**Work to complete:**
With pictures left out, retype exactly the lines from the one containing "Night shot of twin Eiffel towers" through the final line of the entries.

Dataset excerpts section start

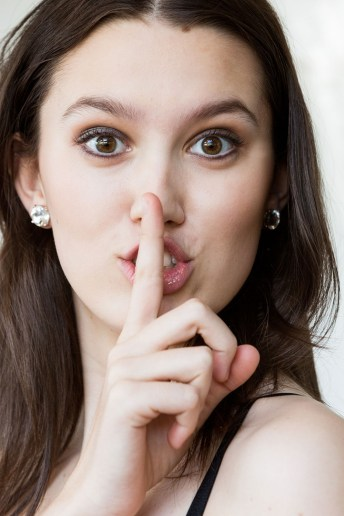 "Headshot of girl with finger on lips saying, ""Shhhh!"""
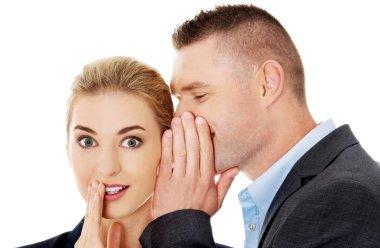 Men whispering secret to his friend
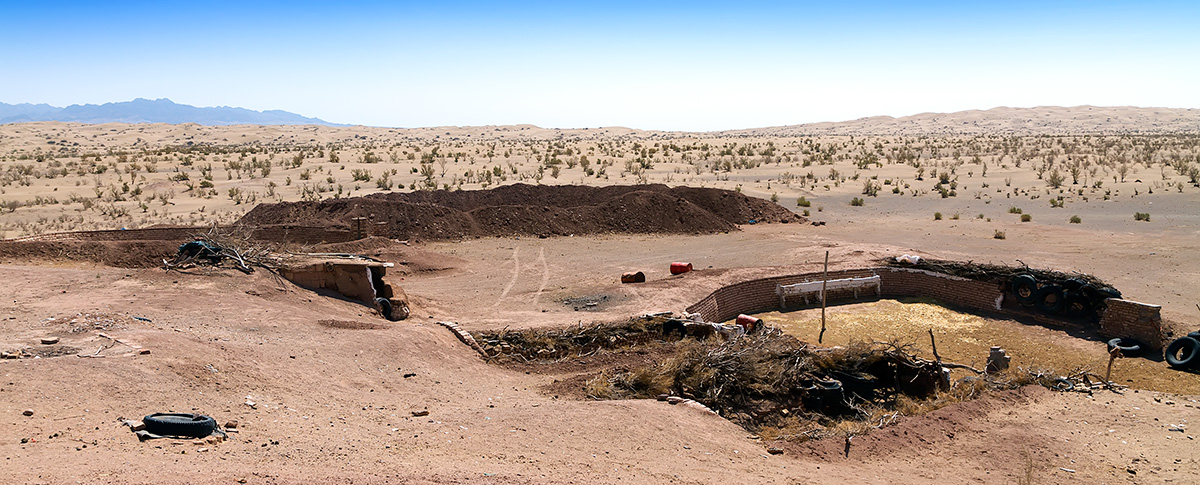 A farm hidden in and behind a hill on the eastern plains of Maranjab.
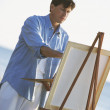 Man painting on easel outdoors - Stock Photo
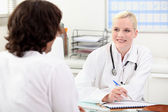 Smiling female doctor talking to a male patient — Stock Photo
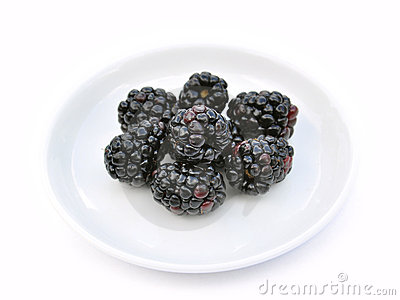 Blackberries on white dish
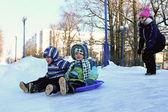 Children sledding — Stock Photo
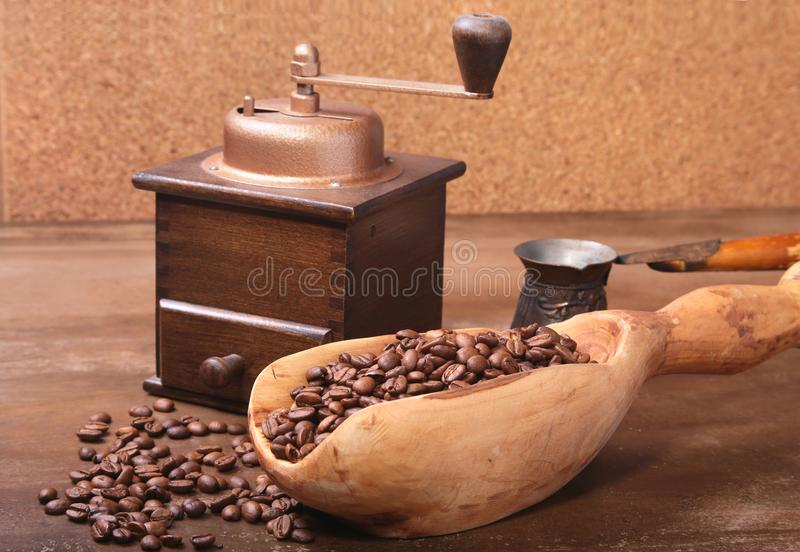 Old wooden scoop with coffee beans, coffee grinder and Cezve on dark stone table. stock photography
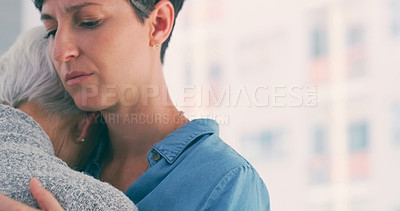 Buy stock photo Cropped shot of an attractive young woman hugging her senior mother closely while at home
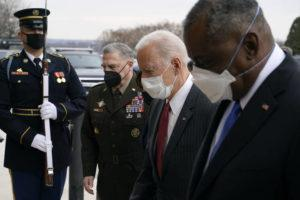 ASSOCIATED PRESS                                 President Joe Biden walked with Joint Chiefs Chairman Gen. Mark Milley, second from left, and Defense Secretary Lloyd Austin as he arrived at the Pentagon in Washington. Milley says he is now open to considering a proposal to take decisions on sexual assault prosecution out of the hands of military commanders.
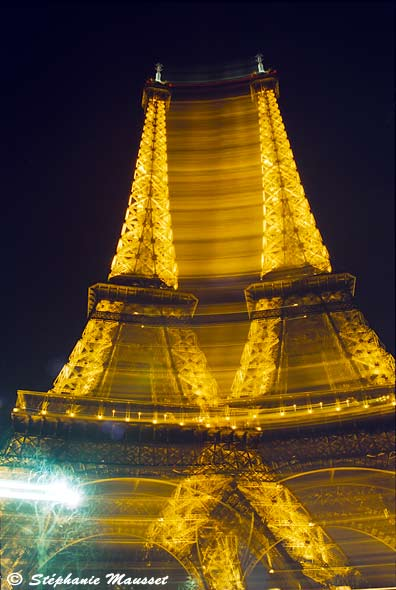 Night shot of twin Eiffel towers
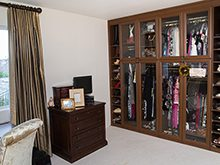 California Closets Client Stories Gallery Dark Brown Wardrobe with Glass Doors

Dataset excerpts section end

**Solution to the exercise:**
 Night shot of twin Eiffel towers
 California Closets Client Stories Gallery Dark Brown Wardrobe with Glass Doors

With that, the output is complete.